• [Texto dado]

--- --- ---

Nada nuevo. A muchos chicos gitanos les sucede. La discriminación hunde sus dientes fuertes en la carne indefensa. Ahora, los nenes de Graciela Nediche no van más al colegio. Trabajan. Venden compactos y cassettes por la calle. O curitas. Pero también los tratan mal. Graciela casi llora cuando cuenta cómo un mozo de fonda le empujó al pibe a la vereda y le estrelló la cabeza contra un macetero.
-A veces, la gente prefiere comprarles un pancho y no las curitas, porque piensan que no les damos de comer. Piensan que somos chorros. Hay mucha gitana que molesta, que anda sucia, pero nosotros vamos con respeto, limpitos. Fijate si los chorros grandes, los asesinos que salen en los diarios, son gitanos.
Hace quince años, cuando Graciela se casó con Pichi, no pensaba en cómo sería la vida más adelante. Tenía 16 años y estaba demasiado preocupada por dejar de tener pánico en su noche de bodas.
-La noche que yo me acosté, quería disparar. Hay mujeres viejas, que están ahí, después que pasás ese momento, y son las que dicen si la novia fue virgen o no, porque no te pueden cobrar por una novia y que salga mala. En mi caso, las mujeres se quedaron afuera, entraron al otro día. Una lleva una enagua, las viejas le tiran alcohol a la enagua y la mancha en vez de salir, se florece más. Pero parecía que las lágrimas me corrían a mí. Quería correr donde estaba mi mamá y decirle que me lleve de vuelta a mi casa.
Los tiempos han cambiado. Si antes los novios se conocían el día de la boda, hoy chicas y chicos novian a escondidas. Pero la virginidad de una mujer gitana sigue siendo un valor de peso. Si bien la raza se transmite por vía paterna, el vientre materno se cuida como cuna de cristal y se paga con un valor simbólico que va desde 25 monedas de oro hasta 10 mil dólares, dependiendo del grupo de gitanos al que pertenezca la mujer.

--- --- ---

• [Datos proporcionados]
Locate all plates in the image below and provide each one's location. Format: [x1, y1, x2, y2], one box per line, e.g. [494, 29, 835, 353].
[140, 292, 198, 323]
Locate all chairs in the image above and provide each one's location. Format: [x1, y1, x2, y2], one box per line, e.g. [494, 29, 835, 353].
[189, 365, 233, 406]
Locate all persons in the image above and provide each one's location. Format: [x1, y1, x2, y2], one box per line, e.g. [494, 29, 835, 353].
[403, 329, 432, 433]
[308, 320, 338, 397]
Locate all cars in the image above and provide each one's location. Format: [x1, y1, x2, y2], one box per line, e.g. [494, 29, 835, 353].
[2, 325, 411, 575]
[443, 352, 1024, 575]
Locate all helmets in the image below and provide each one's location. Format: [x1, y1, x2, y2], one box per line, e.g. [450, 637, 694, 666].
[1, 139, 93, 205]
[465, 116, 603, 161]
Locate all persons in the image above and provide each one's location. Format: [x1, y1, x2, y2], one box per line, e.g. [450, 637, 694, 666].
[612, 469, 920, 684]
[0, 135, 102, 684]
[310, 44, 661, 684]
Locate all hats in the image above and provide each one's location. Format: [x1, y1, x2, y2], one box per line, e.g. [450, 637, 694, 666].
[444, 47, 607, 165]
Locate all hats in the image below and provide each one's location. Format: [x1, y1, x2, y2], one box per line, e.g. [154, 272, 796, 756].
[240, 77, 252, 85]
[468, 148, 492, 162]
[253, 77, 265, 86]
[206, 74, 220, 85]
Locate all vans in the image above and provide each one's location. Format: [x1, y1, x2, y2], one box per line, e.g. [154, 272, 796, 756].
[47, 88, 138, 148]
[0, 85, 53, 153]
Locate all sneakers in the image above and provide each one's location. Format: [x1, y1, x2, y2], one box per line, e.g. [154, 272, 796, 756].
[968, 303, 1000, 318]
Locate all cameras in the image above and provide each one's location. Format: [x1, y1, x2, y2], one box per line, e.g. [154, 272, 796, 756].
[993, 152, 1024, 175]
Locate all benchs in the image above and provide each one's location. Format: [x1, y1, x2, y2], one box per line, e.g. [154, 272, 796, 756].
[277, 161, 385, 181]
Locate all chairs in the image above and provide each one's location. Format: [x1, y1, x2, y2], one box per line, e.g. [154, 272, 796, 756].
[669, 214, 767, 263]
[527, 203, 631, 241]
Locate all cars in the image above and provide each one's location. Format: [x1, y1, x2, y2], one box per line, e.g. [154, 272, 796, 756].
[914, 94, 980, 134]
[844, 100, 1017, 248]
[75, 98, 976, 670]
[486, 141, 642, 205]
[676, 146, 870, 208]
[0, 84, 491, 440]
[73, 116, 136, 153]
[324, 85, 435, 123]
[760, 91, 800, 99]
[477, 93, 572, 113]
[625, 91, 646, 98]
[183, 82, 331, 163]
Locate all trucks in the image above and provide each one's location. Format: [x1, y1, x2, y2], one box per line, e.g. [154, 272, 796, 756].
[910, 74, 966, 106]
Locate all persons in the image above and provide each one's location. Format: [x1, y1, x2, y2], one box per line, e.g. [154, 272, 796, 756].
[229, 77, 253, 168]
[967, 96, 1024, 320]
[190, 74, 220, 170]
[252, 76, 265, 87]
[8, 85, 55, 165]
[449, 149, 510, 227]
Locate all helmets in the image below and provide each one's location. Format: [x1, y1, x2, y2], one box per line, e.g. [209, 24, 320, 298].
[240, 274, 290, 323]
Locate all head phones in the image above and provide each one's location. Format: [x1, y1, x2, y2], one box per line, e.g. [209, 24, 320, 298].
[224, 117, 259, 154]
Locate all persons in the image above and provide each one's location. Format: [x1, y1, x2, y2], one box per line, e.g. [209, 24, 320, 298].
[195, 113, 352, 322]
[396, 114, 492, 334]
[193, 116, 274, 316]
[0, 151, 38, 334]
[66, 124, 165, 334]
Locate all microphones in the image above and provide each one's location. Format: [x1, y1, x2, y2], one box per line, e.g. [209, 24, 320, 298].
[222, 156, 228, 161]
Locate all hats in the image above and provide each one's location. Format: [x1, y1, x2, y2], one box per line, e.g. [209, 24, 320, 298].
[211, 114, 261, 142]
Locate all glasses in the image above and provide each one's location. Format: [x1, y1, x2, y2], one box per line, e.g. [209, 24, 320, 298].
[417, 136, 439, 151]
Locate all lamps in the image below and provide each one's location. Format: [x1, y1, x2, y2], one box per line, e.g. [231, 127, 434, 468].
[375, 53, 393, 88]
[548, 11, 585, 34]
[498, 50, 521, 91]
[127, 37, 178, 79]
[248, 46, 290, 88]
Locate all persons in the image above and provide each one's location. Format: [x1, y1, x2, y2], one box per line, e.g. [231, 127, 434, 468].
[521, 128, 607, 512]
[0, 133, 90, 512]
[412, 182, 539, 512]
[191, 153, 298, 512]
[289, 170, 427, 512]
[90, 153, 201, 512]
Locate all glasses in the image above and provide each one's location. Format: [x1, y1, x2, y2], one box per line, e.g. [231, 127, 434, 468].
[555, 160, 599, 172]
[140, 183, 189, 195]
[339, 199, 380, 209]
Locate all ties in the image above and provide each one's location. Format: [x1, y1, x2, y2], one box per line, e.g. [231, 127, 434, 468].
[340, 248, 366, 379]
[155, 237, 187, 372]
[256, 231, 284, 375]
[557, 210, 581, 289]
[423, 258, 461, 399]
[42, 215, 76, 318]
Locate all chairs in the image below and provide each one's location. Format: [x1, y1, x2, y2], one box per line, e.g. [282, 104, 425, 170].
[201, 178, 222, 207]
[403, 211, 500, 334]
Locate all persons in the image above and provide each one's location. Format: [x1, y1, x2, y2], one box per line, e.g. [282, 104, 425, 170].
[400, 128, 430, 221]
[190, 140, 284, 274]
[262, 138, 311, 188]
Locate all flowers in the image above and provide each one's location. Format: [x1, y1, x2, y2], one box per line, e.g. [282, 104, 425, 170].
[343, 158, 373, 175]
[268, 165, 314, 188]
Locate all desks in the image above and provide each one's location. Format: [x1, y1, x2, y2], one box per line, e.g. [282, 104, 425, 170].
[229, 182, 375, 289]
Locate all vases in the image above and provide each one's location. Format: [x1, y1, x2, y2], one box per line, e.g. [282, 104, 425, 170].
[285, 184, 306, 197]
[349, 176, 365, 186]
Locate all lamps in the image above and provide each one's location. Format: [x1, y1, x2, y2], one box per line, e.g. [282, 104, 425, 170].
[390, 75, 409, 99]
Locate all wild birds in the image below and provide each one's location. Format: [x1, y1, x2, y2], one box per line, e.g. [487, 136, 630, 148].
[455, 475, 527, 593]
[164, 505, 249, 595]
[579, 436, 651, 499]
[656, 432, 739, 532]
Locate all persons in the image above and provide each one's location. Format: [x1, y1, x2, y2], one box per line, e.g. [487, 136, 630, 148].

--- --- ---

• [Tareas pendientes]
(a) Enumera todo lo que, según el texto, venden por la calle los hijos de Graciela Nediche.
(b) Transcribe del texto el fragmento que empieza en las palabras "-A veces, la" y termina después de "diarios, son gitanos.".
(c) Según el texto, ¿qué edad tenía Graciela cuando se casó con Pichi?

• [Resultados de tareas]
(a) Compactos, cassettes y curitas.

(b)
-A veces, la gente prefiere comprarles un pancho y no las curitas, porque piensan que no les damos de comer. Piensan que somos chorros. Hay mucha gitana que molesta, que anda sucia, pero nosotros vamos con respeto, limpitos. Fijate si los chorros grandes, los asesinos que salen en los diarios, son gitanos.

(c) Tenía 16 años.